The International Partnership for Energy Efficiency Cooperation (IPEEC) is a high-level international forum which includes developed and developing countries. Its purpose is to enhance global cooperation in the field of energy efficiency (EE) and to facilitate policies that yield energy efficiency gains across all sectors globally. Its foundation in May 2009 represents a key milestone in the improvement of energy efficiency, generally referred to as the use of the least amount of energy per unit of production and/or population.

The IPEEC promotes energy efficiency worldwide by exchanging information related to energy efficiency, developing partnerships between energy efficiency actors and supporting energy efficient initiatives. IPEEC supported initiatives are open to both member and non-member nations as well as the private sector.

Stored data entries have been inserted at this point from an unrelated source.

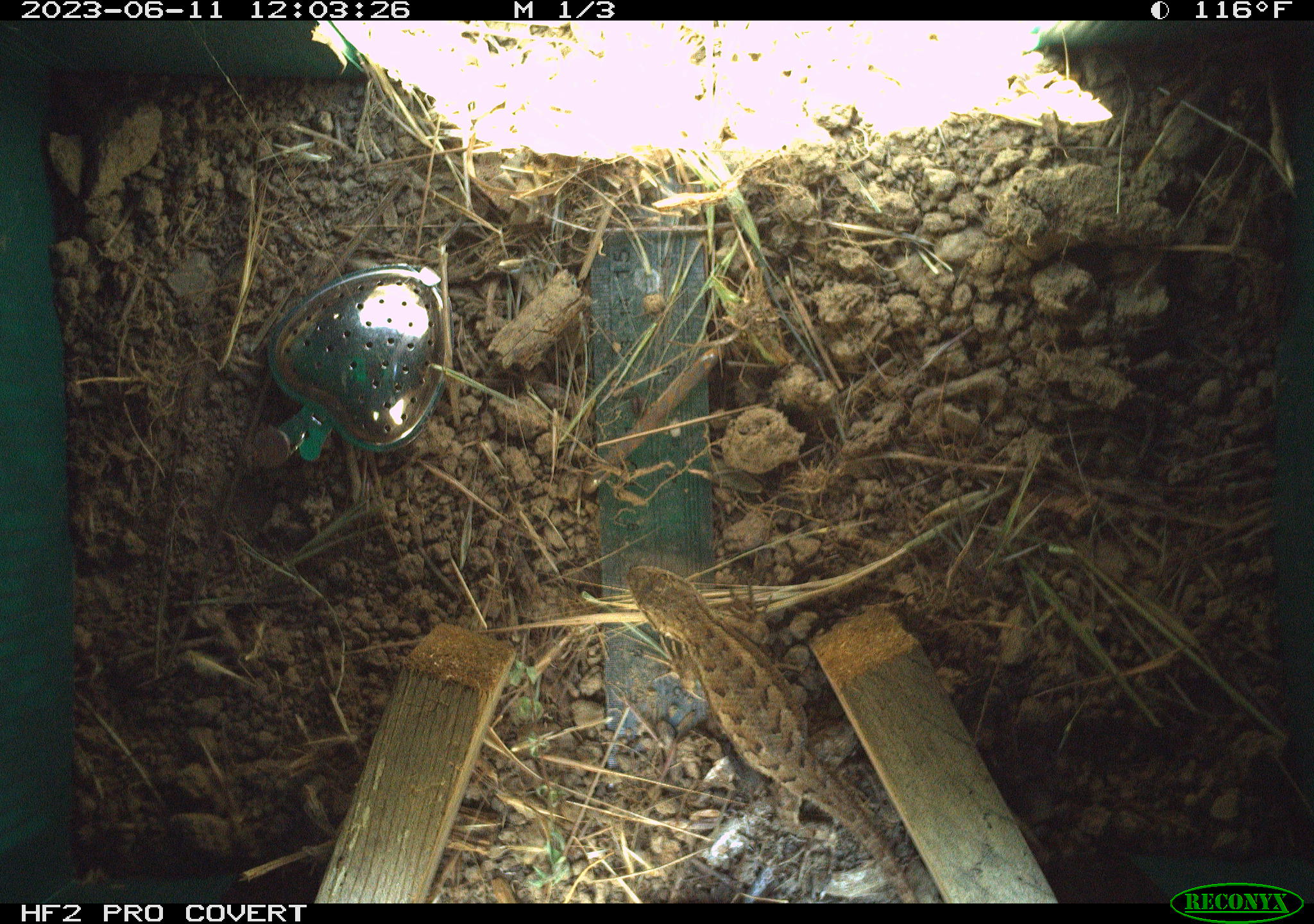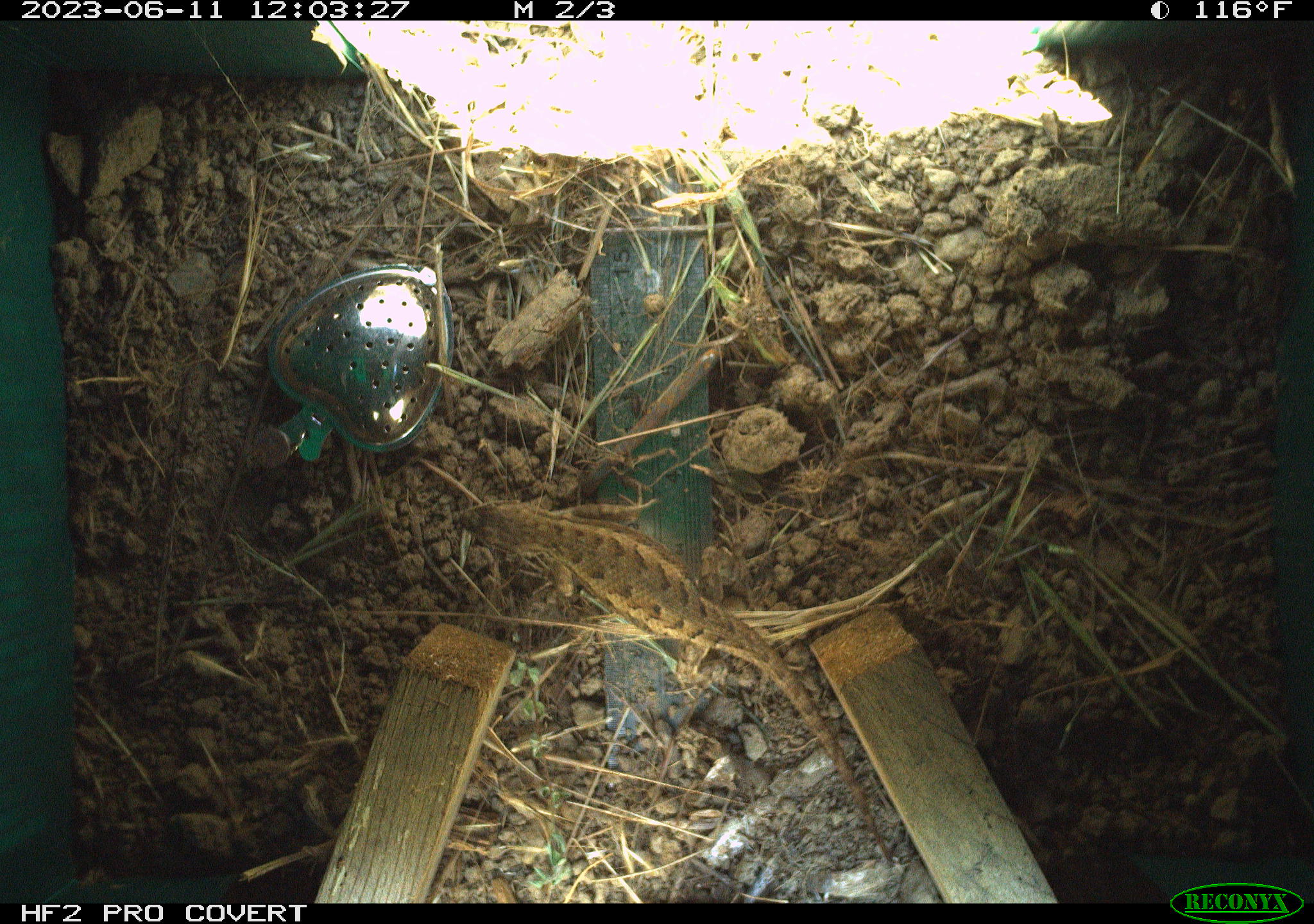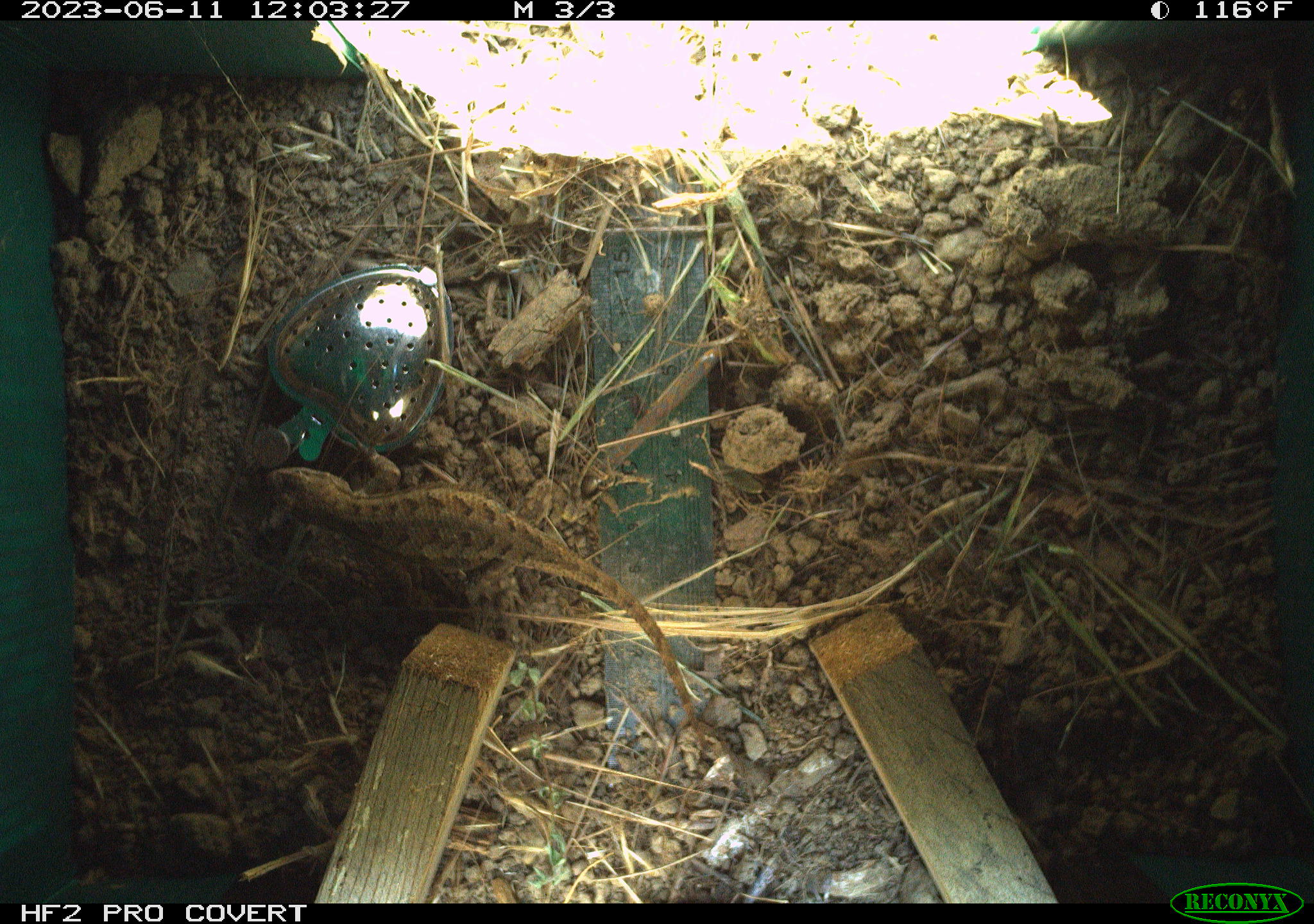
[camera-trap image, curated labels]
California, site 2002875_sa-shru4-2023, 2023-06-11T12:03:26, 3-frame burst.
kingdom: Animalia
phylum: Chordata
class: Mammalia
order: Rodentia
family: Cricetidae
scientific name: Arvicolinae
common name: voles, lemmings, and muskrats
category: arvicolinae subfamily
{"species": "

Read more about International Partnership For Energy Efficiency Cooperation:  History, Organization, Members, Initiatives

Famous quotes containing the words partnership, energy, efficiency and/or cooperation:

    Nevertheless, no school can work well for children if parents and teachers do not act in partnership on behalf of the children’s best interests. Parents have every right to understand what is happening to their children at school, and teachers have the responsibility to share that information without prejudicial judgment.... Such communication, which can only be in a child’s interest, is not possible without mutual trust between parent and teacher.
    Dorothy H. Cohen (20th century)

    The chief function of the city is to convert power into form, energy into culture, dead matter into the living symbols of art, biological reproduction into social creativity.
    Lewis Mumford (1895–1990)

    Nothing comes to pass in nature, which can be set down to a flaw therein; for nature is always the same and everywhere one and the same in her efficiency and power of action; that is, nature’s laws and ordinances whereby all things come to pass and change from one form to another, are everywhere and always; so that there should be one and the same method of understanding the nature of all things whatsoever, namely, through nature’s universal laws and rules.
    Baruch (Benedict)

    We should have an army so organized and so officered as to be capable in time of emergency, in cooperation with the National Militia, and under the provision of a proper national volunteer law, rapidly to expand into a force sufficient to resist all probable invasion from abroad and to furnish a respectable expeditionary force if necessary in the maintenance of our traditional American policy which bears the name of President Monroe.